<<<<

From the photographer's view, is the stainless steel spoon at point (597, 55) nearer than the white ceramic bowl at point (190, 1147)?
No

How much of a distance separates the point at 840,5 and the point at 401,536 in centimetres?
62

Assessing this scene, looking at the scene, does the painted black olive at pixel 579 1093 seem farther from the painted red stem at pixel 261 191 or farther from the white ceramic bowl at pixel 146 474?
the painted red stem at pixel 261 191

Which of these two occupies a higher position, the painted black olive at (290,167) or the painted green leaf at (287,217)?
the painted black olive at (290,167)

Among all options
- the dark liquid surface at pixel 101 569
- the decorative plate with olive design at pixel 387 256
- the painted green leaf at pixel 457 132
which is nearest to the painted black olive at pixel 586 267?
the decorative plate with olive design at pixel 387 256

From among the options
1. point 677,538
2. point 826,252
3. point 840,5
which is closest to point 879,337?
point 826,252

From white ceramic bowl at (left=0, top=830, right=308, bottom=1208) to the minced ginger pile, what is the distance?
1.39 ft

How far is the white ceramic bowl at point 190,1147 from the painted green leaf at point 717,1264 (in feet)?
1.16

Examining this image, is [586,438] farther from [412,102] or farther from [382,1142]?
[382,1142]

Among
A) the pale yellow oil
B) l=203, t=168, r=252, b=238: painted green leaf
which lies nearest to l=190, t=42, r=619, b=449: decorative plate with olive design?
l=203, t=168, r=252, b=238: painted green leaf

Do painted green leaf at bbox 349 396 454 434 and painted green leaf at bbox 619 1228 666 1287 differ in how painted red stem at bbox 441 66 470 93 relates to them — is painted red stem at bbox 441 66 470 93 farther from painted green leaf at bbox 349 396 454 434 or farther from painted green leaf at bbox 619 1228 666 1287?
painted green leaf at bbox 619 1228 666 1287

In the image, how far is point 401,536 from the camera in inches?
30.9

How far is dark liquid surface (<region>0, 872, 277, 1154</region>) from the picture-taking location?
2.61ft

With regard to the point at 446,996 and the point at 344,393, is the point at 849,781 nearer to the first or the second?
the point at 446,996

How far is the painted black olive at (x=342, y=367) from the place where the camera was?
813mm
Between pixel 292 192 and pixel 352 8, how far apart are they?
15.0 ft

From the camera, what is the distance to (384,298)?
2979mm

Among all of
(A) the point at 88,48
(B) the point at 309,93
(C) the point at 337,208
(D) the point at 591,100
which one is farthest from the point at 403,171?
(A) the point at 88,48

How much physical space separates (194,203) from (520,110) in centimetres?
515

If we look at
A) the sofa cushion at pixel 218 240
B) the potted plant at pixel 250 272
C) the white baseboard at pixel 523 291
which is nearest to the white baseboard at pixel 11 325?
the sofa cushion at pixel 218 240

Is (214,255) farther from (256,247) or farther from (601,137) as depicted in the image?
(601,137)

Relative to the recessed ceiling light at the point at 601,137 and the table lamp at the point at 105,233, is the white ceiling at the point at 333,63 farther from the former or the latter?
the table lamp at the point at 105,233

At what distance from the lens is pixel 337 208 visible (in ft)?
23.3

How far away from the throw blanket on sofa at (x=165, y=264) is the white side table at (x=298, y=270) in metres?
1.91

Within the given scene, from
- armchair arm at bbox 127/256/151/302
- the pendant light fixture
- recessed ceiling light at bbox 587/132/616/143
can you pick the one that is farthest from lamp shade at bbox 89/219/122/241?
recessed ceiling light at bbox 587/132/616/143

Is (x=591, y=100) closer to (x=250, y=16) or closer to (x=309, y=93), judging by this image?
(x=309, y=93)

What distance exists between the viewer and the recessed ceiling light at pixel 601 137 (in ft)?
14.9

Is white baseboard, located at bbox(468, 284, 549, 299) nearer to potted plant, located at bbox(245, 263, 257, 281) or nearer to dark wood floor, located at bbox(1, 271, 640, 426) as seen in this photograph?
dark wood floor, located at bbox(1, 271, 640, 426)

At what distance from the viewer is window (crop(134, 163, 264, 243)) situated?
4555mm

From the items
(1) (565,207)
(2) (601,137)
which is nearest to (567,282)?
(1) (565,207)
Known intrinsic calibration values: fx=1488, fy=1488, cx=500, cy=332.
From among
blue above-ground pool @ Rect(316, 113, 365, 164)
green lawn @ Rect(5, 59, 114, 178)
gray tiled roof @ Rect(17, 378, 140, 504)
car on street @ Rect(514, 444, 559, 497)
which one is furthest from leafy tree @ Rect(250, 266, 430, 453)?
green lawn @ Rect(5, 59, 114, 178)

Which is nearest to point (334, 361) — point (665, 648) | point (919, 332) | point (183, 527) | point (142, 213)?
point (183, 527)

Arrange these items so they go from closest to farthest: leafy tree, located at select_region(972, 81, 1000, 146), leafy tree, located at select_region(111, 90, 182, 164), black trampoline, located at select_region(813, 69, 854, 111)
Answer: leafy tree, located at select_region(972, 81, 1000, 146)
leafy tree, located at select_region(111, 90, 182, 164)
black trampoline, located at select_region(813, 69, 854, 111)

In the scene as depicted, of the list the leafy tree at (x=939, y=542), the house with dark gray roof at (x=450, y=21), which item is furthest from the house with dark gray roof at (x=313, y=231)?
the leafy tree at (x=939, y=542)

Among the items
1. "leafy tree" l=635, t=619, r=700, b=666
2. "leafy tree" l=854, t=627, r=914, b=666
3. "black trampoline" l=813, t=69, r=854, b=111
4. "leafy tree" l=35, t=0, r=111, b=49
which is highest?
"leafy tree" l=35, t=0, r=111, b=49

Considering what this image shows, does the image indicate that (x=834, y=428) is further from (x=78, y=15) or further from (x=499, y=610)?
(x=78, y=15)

>>>>

# Exercise:
Please quote the data above in full, with no line missing.

# Problem solution:
From the photographer's view, is the stainless steel spoon at point (597, 55) nearer than the white ceramic bowl at point (190, 1147)?
No

How much of a distance separates the point at 840,5 and the point at 401,536 in centimetres?
62

Assessing this scene, looking at the scene, does the painted black olive at pixel 579 1093 seem farther from the painted red stem at pixel 261 191 or farther from the white ceramic bowl at pixel 146 474?
the painted red stem at pixel 261 191

Which of these two occupies a higher position, the painted black olive at (290,167) or the painted green leaf at (287,217)?
the painted black olive at (290,167)

Among all options
- the dark liquid surface at pixel 101 569
- the decorative plate with olive design at pixel 387 256
- the painted green leaf at pixel 457 132
which is nearest to the painted black olive at pixel 586 267?
the decorative plate with olive design at pixel 387 256

From among the options
1. point 677,538
2. point 826,252
3. point 840,5
which is closest to point 879,337?
point 826,252

From white ceramic bowl at (left=0, top=830, right=308, bottom=1208) to the minced ginger pile, what is the distance?
1.39 ft

How far is the white ceramic bowl at point 190,1147 from the painted green leaf at point 717,1264 (in feet)?
1.16

Examining this image, is [586,438] farther from [412,102] or farther from [382,1142]?
[382,1142]

Among
A) the pale yellow oil
B) l=203, t=168, r=252, b=238: painted green leaf
which lies nearest to l=190, t=42, r=619, b=449: decorative plate with olive design?
l=203, t=168, r=252, b=238: painted green leaf

Do painted green leaf at bbox 349 396 454 434 and painted green leaf at bbox 619 1228 666 1287 differ in how painted red stem at bbox 441 66 470 93 relates to them — is painted red stem at bbox 441 66 470 93 farther from painted green leaf at bbox 349 396 454 434 or farther from painted green leaf at bbox 619 1228 666 1287?
painted green leaf at bbox 619 1228 666 1287

In the image, how far is point 401,536 from the camera in inches?
30.9

How far is dark liquid surface (<region>0, 872, 277, 1154</region>) from the picture-taking location?
2.61ft

With regard to the point at 446,996 and the point at 344,393, is the point at 849,781 nearer to the first or the second?
the point at 446,996

How far is the painted black olive at (x=342, y=367) from the place where the camera was?
813mm
Between pixel 292 192 and pixel 352 8, how far apart are they?
15.0 ft

From the camera, what is the distance to (384,298)?
2979mm

Among all of
(A) the point at 88,48
(B) the point at 309,93
(C) the point at 337,208
(D) the point at 591,100
which one is farthest from the point at 403,171?
(A) the point at 88,48

How much physical space separates (194,203) from (520,110) in centimetres?
515

If we look at
A) the sofa cushion at pixel 218 240
B) the potted plant at pixel 250 272
C) the white baseboard at pixel 523 291
which is nearest to the white baseboard at pixel 11 325?
the sofa cushion at pixel 218 240

Is (214,255) farther from (256,247) or farther from (601,137) as depicted in the image?
(601,137)

Relative to the recessed ceiling light at the point at 601,137 and the table lamp at the point at 105,233, is the white ceiling at the point at 333,63 farther from the former or the latter?
the table lamp at the point at 105,233

At what distance from the lens is pixel 337 208 visible (in ft)?
23.3

How far away from the throw blanket on sofa at (x=165, y=264) is the white side table at (x=298, y=270) in metres?
1.91

Within the given scene, from
- armchair arm at bbox 127/256/151/302
- the pendant light fixture
- recessed ceiling light at bbox 587/132/616/143
can you pick the one that is farthest from lamp shade at bbox 89/219/122/241?
recessed ceiling light at bbox 587/132/616/143

Is (x=591, y=100) closer to (x=250, y=16) or closer to (x=309, y=93), judging by this image?
(x=309, y=93)

What distance exists between the viewer and the recessed ceiling light at pixel 601 137 (in ft)?
14.9

Is white baseboard, located at bbox(468, 284, 549, 299) nearer to potted plant, located at bbox(245, 263, 257, 281) or nearer to dark wood floor, located at bbox(1, 271, 640, 426) as seen in this photograph?
dark wood floor, located at bbox(1, 271, 640, 426)

At what distance from the viewer is window (crop(134, 163, 264, 243)) situated?
4555mm

From the items
(1) (565,207)
(2) (601,137)
which is nearest to (567,282)?
(1) (565,207)
Known intrinsic calibration values: fx=1488, fy=1488, cx=500, cy=332.
From among
blue above-ground pool @ Rect(316, 113, 365, 164)
green lawn @ Rect(5, 59, 114, 178)
gray tiled roof @ Rect(17, 378, 140, 504)
car on street @ Rect(514, 444, 559, 497)
which one is furthest from leafy tree @ Rect(250, 266, 430, 453)?
green lawn @ Rect(5, 59, 114, 178)

Which is nearest to point (334, 361) — point (665, 648) | point (919, 332) | point (183, 527) | point (142, 213)?
point (183, 527)

Arrange these items so they go from closest to farthest: leafy tree, located at select_region(972, 81, 1000, 146), leafy tree, located at select_region(111, 90, 182, 164), black trampoline, located at select_region(813, 69, 854, 111)
Answer: leafy tree, located at select_region(972, 81, 1000, 146)
leafy tree, located at select_region(111, 90, 182, 164)
black trampoline, located at select_region(813, 69, 854, 111)

In the scene as depicted, of the list the leafy tree at (x=939, y=542), the house with dark gray roof at (x=450, y=21), which item is furthest from the house with dark gray roof at (x=313, y=231)?
the leafy tree at (x=939, y=542)

Among the items
1. "leafy tree" l=635, t=619, r=700, b=666
2. "leafy tree" l=854, t=627, r=914, b=666
3. "black trampoline" l=813, t=69, r=854, b=111
4. "leafy tree" l=35, t=0, r=111, b=49
which is highest?
"leafy tree" l=35, t=0, r=111, b=49

Considering what this image shows, does the image indicate that (x=834, y=428) is further from (x=78, y=15) or further from (x=499, y=610)?
(x=78, y=15)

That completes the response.